During last month or so, Tom Lane commited changes in PostgreSQL, which were foundations for adding hash-based versions of popular features.
I already described first such feature – DISTINCT.
Now, there were 3 more commits which were related to this:
All 3 were committed by Tom, on 7th of August. Commit messages:
Teach the system how to use hashing for UNION. (INTERSECT/EXCEPT will follow, but seem like a separate patch since most of the remaining work is on the executor side.) I took the opportunity to push selection of the grouping operators for set operations into the parser where it belongs. Otherwise this is just a small exercise in making prepunion.c consider both alternatives. As with the recent DISTINCT patch, this means we can UNION on datatypes that can hash but not sort, and it means that UNION without ORDER BY is no longer certain to produce sorted output.
Support hashing for duplicate-elimination in INTERSECT and EXCEPT queries. This completes my project of improving usage of hashing for duplicate elimination (aggregate functions with DISTINCT remain undone, but that's for some other day). As with the previous patches, this means we can INTERSECT/EXCEPT on datatypes that can hash but not sort, and it means that INTERSECT/EXCEPT without ORDER BY are no longer certain to produce sorted output.
Improve INTERSECT/EXCEPT hashing by realizing that we don't need to make any hashtable entries for tuples that are found only in the second input: they can never contribute to the output. Furthermore, this implies that the planner should endeavor to put first the smaller (in number of groups) input relation for an INTERSECT. Implement that, and upgrade prepunion's estimation of the number of rows returned by setops so that there's some amount of sanity in the estimate of which one is smaller.
What it means for average user? Basically union, intersect and except can now work faster.
Since the changes are quite obvious I'll skip specific examples and plans of execution, but I would like to use this space to send personal big THANK YOU to Tom Lane for these changes, as I use set operators a lot, and speedup of them is very welcome 🙂
What happened to the usual depesz-style benchmark? You always did this for PostgreSQL performance enhancements. 🙂
@intgr:
To be honest – I don’t have a pre-8.4 version right now. So I can’t really benchmark 8.4 against anything. And I just got a bit too lazy to install 8.3 just for 5 minutes of benchmarking.

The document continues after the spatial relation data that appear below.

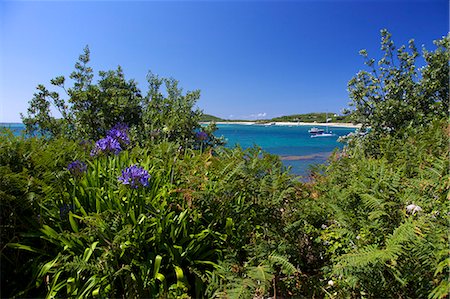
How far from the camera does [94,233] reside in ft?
6.87

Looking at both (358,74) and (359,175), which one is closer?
(359,175)

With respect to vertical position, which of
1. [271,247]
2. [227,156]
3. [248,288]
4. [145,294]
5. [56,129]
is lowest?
[145,294]

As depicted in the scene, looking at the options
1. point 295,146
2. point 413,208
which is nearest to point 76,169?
point 413,208

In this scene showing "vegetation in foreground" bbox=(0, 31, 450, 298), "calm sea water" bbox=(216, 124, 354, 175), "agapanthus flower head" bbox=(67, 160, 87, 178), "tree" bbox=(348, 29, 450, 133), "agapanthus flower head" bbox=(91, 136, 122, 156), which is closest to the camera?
"vegetation in foreground" bbox=(0, 31, 450, 298)

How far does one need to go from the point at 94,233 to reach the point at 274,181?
1480 millimetres

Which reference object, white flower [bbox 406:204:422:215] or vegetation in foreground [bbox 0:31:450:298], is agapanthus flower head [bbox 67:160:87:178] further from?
white flower [bbox 406:204:422:215]

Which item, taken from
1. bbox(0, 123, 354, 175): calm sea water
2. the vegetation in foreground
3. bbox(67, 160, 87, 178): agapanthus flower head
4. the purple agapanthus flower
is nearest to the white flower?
the vegetation in foreground

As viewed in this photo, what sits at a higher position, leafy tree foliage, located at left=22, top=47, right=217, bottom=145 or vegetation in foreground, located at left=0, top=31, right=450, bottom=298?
leafy tree foliage, located at left=22, top=47, right=217, bottom=145

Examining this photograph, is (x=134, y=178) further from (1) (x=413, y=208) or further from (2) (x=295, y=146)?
(2) (x=295, y=146)

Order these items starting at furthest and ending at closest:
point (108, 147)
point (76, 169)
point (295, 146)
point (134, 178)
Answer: point (295, 146), point (108, 147), point (76, 169), point (134, 178)

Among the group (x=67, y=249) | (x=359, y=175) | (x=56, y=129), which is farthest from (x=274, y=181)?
(x=56, y=129)

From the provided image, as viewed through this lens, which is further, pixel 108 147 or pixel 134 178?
pixel 108 147

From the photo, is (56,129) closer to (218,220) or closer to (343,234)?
(218,220)

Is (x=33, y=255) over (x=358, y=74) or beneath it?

Sorry. I’ll do better next tme.
Hum, so is the order of ‘UNION ALL’ not garanteed any more with 8.4, or is it just for ‘UNION’ ?
I’m using “SELECT foo FROM bar WHERE baz UNION ALL SELECT baz2 LIMIT 1” to return a default value if none is in foo, will I have to add explicit ordering ?
@moltonel:
“union all” – as far as i know *never* guarateed any order.

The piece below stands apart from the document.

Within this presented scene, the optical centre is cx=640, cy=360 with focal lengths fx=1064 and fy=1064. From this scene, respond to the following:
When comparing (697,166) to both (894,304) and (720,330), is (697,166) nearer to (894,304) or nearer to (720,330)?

union did guarantee, but only in pg <= 8.3. your approach at getting default value looks flawed, as it relies on order of rows from union all. why don't you simply use coalesce?
@depesz:
Not using COALESCE because I also have NULLS in my table, and want those if they exist. The default value is non-null. I’m on 8.2 right now, so no “NULLS FIRST” available.
I can fix my method by adding explicit ordering (wont look as nice :p). But if I have missed a smarter way to do this, I’m all ears (I’d rather not create a function for this, though).

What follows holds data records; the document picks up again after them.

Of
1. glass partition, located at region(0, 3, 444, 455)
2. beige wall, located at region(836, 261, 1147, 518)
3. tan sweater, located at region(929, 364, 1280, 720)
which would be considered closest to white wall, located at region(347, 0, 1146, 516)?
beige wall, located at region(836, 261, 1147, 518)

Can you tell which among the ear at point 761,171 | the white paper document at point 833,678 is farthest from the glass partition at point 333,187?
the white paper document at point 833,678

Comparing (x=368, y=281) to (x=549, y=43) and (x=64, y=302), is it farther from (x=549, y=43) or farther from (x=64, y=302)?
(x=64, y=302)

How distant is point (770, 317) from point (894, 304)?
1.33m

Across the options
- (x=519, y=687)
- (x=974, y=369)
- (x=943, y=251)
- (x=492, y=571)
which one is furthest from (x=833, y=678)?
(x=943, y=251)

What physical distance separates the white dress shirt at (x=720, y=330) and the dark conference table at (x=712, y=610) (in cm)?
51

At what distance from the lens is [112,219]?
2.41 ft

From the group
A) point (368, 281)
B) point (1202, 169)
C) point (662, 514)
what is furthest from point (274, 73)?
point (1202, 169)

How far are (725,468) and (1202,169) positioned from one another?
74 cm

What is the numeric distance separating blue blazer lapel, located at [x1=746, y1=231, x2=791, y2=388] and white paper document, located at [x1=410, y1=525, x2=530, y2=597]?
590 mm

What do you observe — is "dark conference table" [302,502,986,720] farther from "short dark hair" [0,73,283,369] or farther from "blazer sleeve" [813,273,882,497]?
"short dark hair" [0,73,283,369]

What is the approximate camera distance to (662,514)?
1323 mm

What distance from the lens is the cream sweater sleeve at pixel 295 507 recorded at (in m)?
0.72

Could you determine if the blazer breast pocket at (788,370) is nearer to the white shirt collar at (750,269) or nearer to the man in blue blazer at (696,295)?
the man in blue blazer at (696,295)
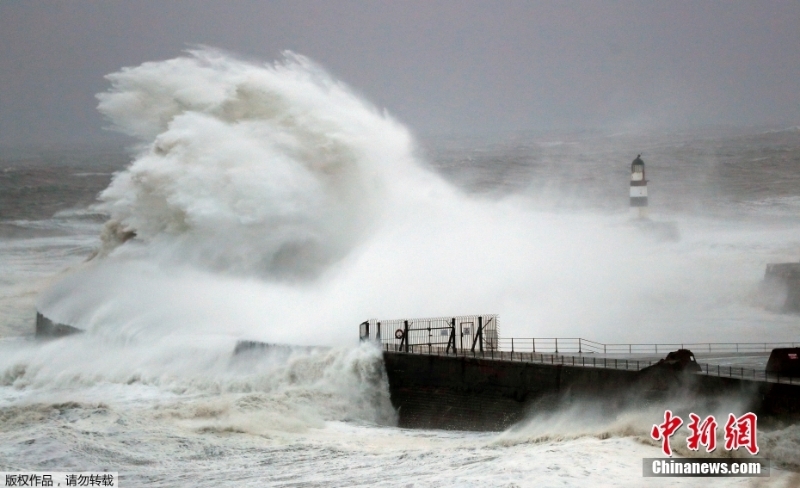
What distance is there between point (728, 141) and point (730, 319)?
40.4 meters

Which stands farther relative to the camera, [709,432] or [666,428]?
[666,428]

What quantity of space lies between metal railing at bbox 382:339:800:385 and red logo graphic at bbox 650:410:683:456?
87 cm

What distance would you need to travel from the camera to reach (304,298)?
21984 mm

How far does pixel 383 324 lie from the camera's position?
19.1m

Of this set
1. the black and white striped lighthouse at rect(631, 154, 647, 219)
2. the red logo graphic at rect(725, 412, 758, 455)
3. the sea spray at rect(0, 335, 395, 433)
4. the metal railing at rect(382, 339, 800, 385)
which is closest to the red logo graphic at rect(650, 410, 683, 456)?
the red logo graphic at rect(725, 412, 758, 455)

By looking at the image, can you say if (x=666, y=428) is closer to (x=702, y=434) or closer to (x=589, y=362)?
(x=702, y=434)

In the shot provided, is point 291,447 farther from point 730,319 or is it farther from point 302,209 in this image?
point 730,319

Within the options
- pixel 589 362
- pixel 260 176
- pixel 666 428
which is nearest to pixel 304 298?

Just noticed the followup questions here. The behavior of UNION ALL shouldn’t be changed at all by these patches: it still just appends the results of the second query to the results of the first. What these patches are about is enabling use of hashing to recognize duplicate tuples for the various set-ops that require recognizing that; which is to say, all of them *except* UNION ALL.